# READING TEXT
◇ ◇ ◇ ◇

Upon Greene’s death in 1928, J. Gresham Machen wrote of him, “I loved Dr. Greene. He was absolutely true, when so many were not. He was always at Faculty and Presbytery, no matter how feeble he was. He was one of the best Christians I have ever known.”—Ned B. Stonehouse, J. Gresham Machen: A Biographical Memoir (Grand Rapids: Eerdmans, 1954) 439.

July 30, 2017

Arthur W. Kuschke’s (1913–2010) Response to the Minority Report on the Free Offer of the Gospel

To give the reader some context, there was a dispute in the Orthodox Presbyterian Church over the ordination of Gordon H. Clark in the 1940’s. It is sometimes called the Clark/Van Til controversy, but there were many more people involved. This dispute included 1) a legal question on the OPC meeting in which Clark was ordained, 2) the issue of divine incomprehensibility, 3) matters of the intellect, will and emotions, both in God and in man, 4) divine sovereignty and human responsibility, as well as 5) the free offer of the gospel. These are brought up both in the Complaint and in the Answer. It is the last topic that is the focus of this post. In Kuschke’s response below, he mentions both the committee report and the minority report. These are both contained in the original journal article, if one wishes to read them for further context.
THE FREE OFFER OF THE GOSPEL

“And the Spirit and the bride say, Come. And let him that heareth say, Come. And let him that is athirst come. And whosoever will, let him take the water of life freely” (Rev. 22:17). Salvation is to be received freely, and it is offered freely by Him who says, “Look unto me and be ye saved, all ye ends of the earth; for I am God, and there is none else” (Isa. 45:22).

There is no dispute among us [in the Orthodox Presbyterian Chuch] about the facts of election and reprobation. From the foundation of the world God has chosen some unto salvation in Christ. Others He has passed by and ordained to eternal wrath. But since these things are so, how is it that God freely offers salvation to all, both elect and reprobate, and with the offer reveals a desire that all should be saved? Here lies the question at issue in our church [the OPC]. Some say that in His universal offer God does reveal Himself as truly desiring the salvation of all, although for His own wise and holy reasons He does not decree to bestow salvation upon all. Others have been reluctant to use the word “desire”; they say God commands all men to come, but they question whether He in any way wills or desires that all should come.

◇ ◇ ◇ ◇

# ITEMS
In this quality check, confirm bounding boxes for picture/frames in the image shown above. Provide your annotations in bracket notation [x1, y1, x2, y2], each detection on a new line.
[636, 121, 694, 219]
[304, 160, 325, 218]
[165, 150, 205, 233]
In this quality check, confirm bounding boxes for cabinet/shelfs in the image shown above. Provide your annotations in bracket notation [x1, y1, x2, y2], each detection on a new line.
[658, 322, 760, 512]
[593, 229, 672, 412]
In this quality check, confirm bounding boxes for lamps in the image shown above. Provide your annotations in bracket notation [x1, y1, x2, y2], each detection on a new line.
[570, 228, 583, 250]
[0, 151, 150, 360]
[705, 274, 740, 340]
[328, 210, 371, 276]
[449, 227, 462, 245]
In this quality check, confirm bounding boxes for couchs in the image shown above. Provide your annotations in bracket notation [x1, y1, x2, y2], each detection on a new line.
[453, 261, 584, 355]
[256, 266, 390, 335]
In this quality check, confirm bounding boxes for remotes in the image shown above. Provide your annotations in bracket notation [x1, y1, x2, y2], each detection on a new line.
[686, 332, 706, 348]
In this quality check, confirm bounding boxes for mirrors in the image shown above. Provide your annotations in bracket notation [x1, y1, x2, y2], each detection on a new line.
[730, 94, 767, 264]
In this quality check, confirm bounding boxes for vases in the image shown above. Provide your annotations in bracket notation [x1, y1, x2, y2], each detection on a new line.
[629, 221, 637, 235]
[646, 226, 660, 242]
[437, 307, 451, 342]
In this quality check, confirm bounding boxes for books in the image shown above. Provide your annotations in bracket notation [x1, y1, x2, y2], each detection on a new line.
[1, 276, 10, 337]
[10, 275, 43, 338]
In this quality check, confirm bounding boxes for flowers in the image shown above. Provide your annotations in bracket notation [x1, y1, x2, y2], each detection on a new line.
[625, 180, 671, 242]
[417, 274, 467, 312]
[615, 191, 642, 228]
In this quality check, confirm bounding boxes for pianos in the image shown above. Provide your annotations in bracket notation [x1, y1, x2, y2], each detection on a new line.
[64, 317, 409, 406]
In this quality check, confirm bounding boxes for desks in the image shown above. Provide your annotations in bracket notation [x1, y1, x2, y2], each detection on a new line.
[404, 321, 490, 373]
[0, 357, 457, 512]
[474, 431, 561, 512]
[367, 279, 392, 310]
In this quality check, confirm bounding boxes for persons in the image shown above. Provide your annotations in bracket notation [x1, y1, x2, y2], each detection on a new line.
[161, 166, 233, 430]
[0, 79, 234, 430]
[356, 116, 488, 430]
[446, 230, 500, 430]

◇ ◇ ◇ ◇

# DIRECTION
Edit the text on the free offer of the gospel from "Upon Greene’s death" to "Eerdmans, 1954) 439.", changing "feeble" to "frail", and give that stretch back.

# CORRECT ANSWER
Upon Greene’s death in 1928, J. Gresham Machen wrote of him, “I loved Dr. Greene. He was absolutely true, when so many were not. He was always at Faculty and Presbytery, no matter how frail he was. He was one of the best Christians I have ever known.”—Ned B. Stonehouse, J. Gresham Machen: A Biographical Memoir (Grand Rapids: Eerdmans, 1954) 439.